UMA QUESTÃO DE IDENTIDADE
Ministro da Cultura de Portugal diz que acordo ortográfico vai unir os países sem enquadrar a literatura
(Reportagem de Chico Otávio, no caderno Prosa & Verso do jornal O GLOBO de 15 de março de 2008)
Quando abrirem o Diário da República, em junho, os portugueses já deverão encontrar palavras como acto e direcção grifadas sem a consoante muda c. Esta é uma das mudanças que o ministro da Cultura de Portugal, José Pinto Ribeiro, espera ver introduzidas no país, inicialmente em textos oficiais como o Diário, tão logo o acordo ortográficoda língua portuguesa entre em vigor. Em entrevista exclusiva concedida ao Prosa & Verso do domingo passado, durante sua visita ao Rio para as comemorações dos 200 anos da chegada da família real portuguesa ao Brasil, ele disse que os seis anos previstos para a transição da língua em Portugal não impedirão que o país comece o processo assim que o acordo seja promulgado pelo presidente Cavaco e Silva, o que pode acontecer nos próximos três meses.
Portugal levou 18 anos, entre a assinatura do acordo e sua ratificação pelo Conselho de Ministros na semana passada, para dar o primeiro passo no sentido de implementá-lo. Teoricamente, o acordo está em vigor desde o início de 2007, com a assinatura de três dos oito países signatários: Brasil, Cabo Verde e São Tomé e Príncipe. Na prática, porém, ele não existem sem a entrada de Portugal. Embora as próximas etapas - aprovação pelo parlamento português e sanção presidencial - andem mais rápido, isso não significa dizer que as resistências às mudanças foram debeladas. Um dos focos preocupa especialmente o ministro. Ele garante que a reforma não pretende enquadrar a literatura:
- O escritor tem com a palavra uma relação de gosto, cor, densidade e peso. Alterar a grafia pode mudar essa relação. Por isso, ninguém fará qualquer tipo de censura ou crítica à escrita que cada um quiser usar. Se o escritor criar uma nova escrita, quem sabe não faremos novo acordo no futuro?
O ministro assegura que as três simplificações da língua feitas até agora (1911, 1931, 1945-46) foram introduzidas sem que os escritores deixassem de ser livres para escrever. Pinto Ribeiro lembra que, apesar de defender a língua como fator de identidade (minha pátria é minha língua), o português Fernando Pessoa sempre disse que um grande escritor deve ter seu próprio vocabulário:
- Guimarães Rosa era assim e nem por isso deixei de entendê-lo.
- Oficialmente, prevê Pinto Ribeiro, o processo será concluído antes da reunião da Comunidade de Países de Língua Portuguesa em junho, em Portugal. Mas isso não significa que todos saibam e passem a escrever de acordo com as novas normas no dia seguinte. Para que a alteração ocorra sem rupturas traumáticas, o governo português deverá concluir o processo todo em seis anos.
- Antes de qualquer mudança prática, é preciso formar professores e alterar livros. As sociedades brasileira, portuguesa e outras vão demorar um tempo para fazer as adaptações - diz.

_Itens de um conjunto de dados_

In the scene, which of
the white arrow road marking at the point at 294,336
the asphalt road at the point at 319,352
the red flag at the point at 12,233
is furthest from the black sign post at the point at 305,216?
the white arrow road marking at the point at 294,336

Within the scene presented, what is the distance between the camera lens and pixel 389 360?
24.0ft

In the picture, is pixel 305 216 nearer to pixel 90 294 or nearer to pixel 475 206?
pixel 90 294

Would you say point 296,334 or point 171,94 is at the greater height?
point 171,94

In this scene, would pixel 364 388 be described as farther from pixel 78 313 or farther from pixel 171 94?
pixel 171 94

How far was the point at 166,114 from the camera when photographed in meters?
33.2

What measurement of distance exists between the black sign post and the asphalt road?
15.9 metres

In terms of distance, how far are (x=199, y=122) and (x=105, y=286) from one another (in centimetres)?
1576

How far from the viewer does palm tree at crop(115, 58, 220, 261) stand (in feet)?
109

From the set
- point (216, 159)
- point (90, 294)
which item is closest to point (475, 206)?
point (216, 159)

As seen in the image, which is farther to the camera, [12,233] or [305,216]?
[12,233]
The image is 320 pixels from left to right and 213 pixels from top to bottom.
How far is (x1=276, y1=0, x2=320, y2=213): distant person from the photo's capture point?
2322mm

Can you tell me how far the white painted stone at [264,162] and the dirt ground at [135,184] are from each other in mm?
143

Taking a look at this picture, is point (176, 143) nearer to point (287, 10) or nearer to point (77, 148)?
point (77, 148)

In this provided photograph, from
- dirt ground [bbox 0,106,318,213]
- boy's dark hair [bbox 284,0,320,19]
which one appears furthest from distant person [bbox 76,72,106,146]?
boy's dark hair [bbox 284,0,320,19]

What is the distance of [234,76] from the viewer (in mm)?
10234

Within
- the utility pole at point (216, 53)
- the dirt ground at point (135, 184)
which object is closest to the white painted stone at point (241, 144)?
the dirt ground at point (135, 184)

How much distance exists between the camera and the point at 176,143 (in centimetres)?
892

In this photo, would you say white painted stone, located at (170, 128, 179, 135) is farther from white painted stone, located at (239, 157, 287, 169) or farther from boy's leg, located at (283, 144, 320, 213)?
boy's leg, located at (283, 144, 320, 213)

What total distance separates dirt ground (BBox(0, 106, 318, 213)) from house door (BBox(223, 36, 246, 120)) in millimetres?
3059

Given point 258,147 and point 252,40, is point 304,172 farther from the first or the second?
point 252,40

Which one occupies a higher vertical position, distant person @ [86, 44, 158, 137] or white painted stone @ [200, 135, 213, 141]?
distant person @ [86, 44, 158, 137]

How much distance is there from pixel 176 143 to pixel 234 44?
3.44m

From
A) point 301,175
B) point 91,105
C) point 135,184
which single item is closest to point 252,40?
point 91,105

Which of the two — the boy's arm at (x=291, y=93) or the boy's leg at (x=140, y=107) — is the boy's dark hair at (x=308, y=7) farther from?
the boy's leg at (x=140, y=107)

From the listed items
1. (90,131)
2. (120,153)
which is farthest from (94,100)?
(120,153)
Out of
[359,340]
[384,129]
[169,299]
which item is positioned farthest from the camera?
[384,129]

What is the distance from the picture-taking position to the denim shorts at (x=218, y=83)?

_Tarefas a cumprir_
1. Reescreva de forma mais curta o parágrafo da reportagem que começa com "O ministro assegura que", preservando seus fatos principais.
2. Transcreva da reportagem o trecho que começa em "UMA QUESTÃO DE" e segue até "março de 2008)".

_Respostas em ordem_
1. O ministro afirma que as três simplificações da língua (1911, 1931 e 1945-46) não tiraram dos escritores a liberdade de escrever. Pinto Ribeiro lembra também que Fernando Pessoa, embora defendesse a língua como fator de identidade, sempre disse que um grande escritor deve ter vocabulário próprio.

2.
UMA QUESTÃO DE IDENTIDADE
Ministro da Cultura de Portugal diz que acordo ortográfico vai unir os países sem enquadrar a literatura
(Reportagem de Chico Otávio, no caderno Prosa & Verso do jornal O GLOBO de 15 de março de 2008)